An exact repetition of the data below, without images, is the expected answer.

┌─ Records

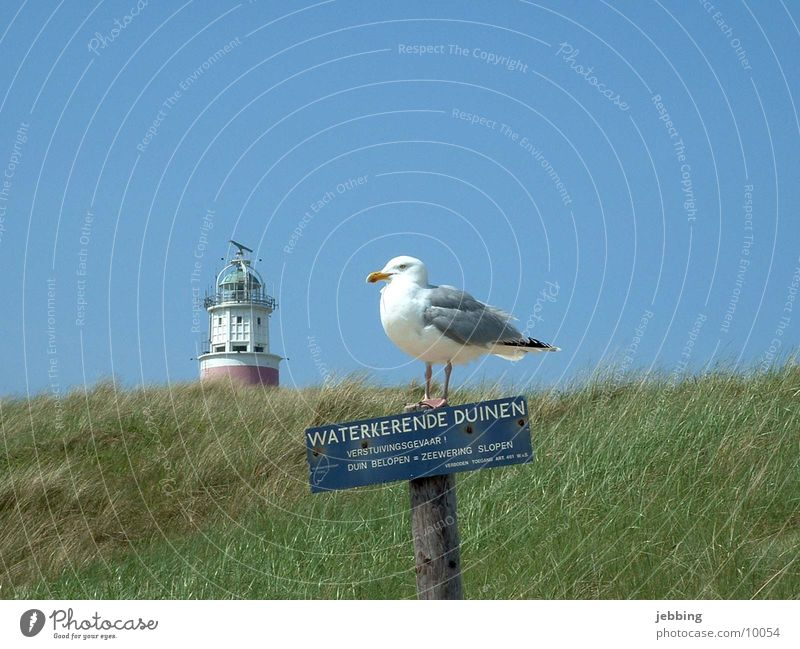 idyllic Ocean Lake Seagull Bird Lighthouse Grass Gull birds Iceland Sky Blue sky North Sea Beach dune landscape. blue sky Signs and labeling sea northsea Idyll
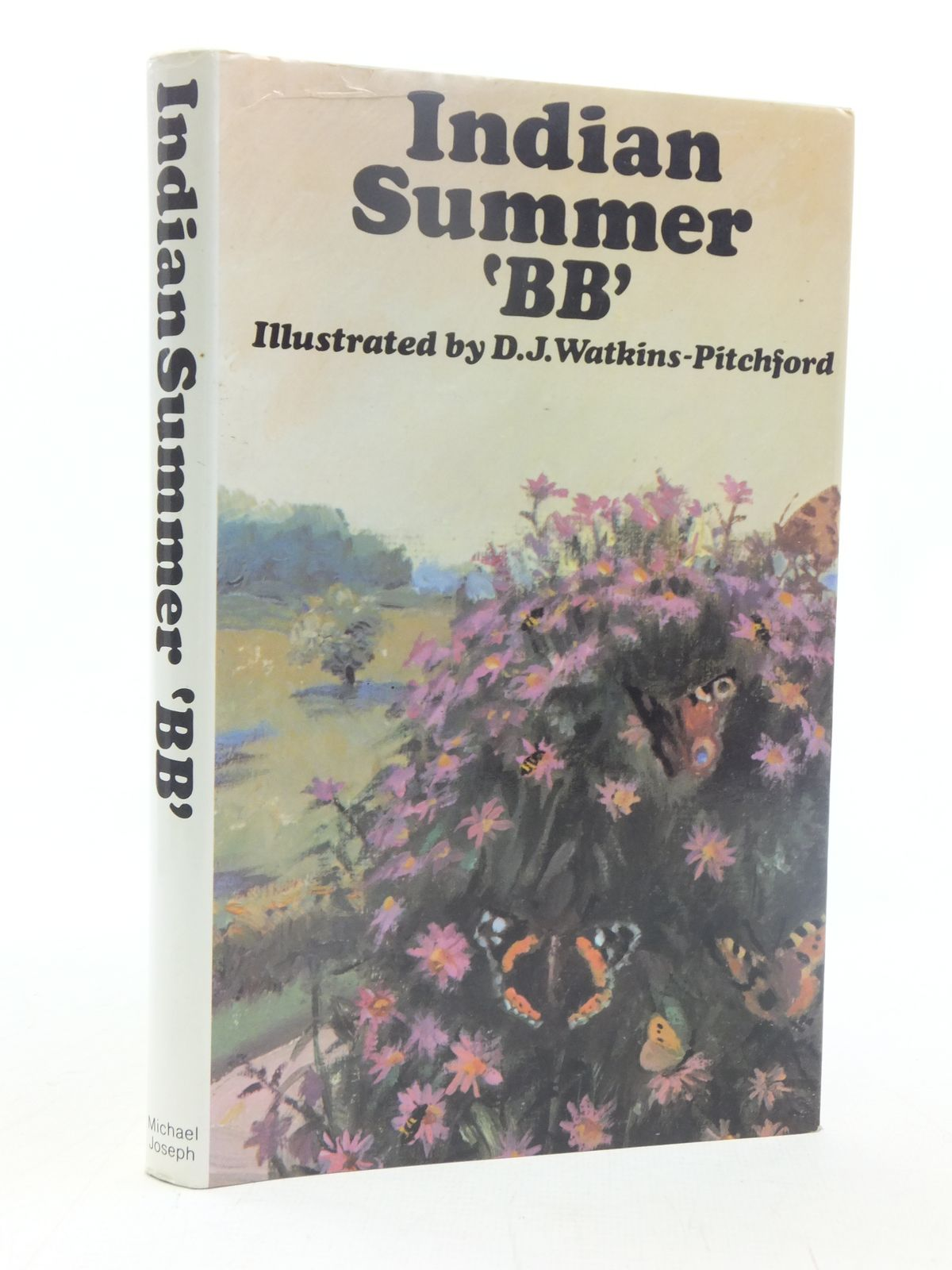 Photo of INDIAN SUMMER- Stock Number: 1607324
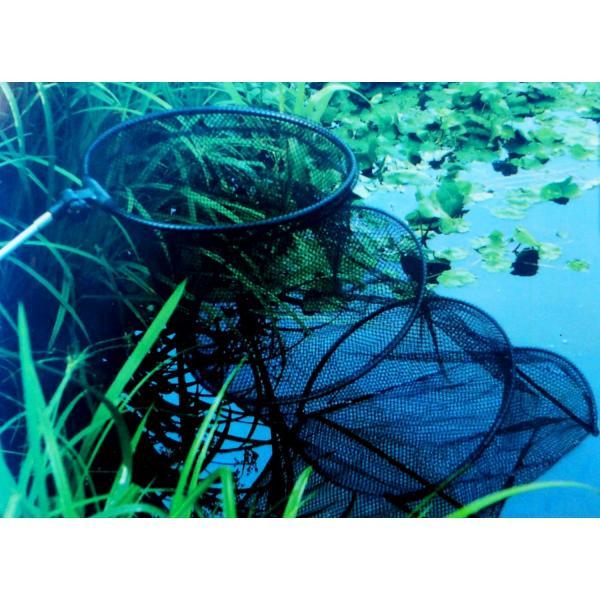 Visnet met aluminium stok 36 cm L 140 cm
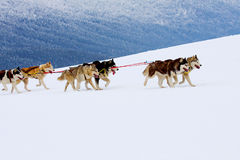 Husky Sled Dogs Running In Snow. Group of sled dogs running through lonely winter landscape stock photos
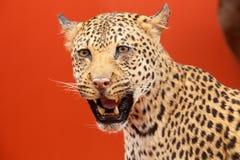 заполненный портрет леопарда славный Стоковое Фото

└─

### Response
 idyllic Ocean Lake Seagull Bird Lighthouse Grass Gull birds Iceland Sky Blue sky North Sea Beach dune landscape. blue sky Signs and labeling sea northsea Idyll
 Photo of INDIAN SUMMER- Stock Number: 1607324
 Visnet met aluminium stok 36 cm L 140 cm
 Husky Sled Dogs Running In Snow. Group of sled dogs running through lonely winter landscape stock photos
 заполненный портрет леопарда славный Стоковое Фото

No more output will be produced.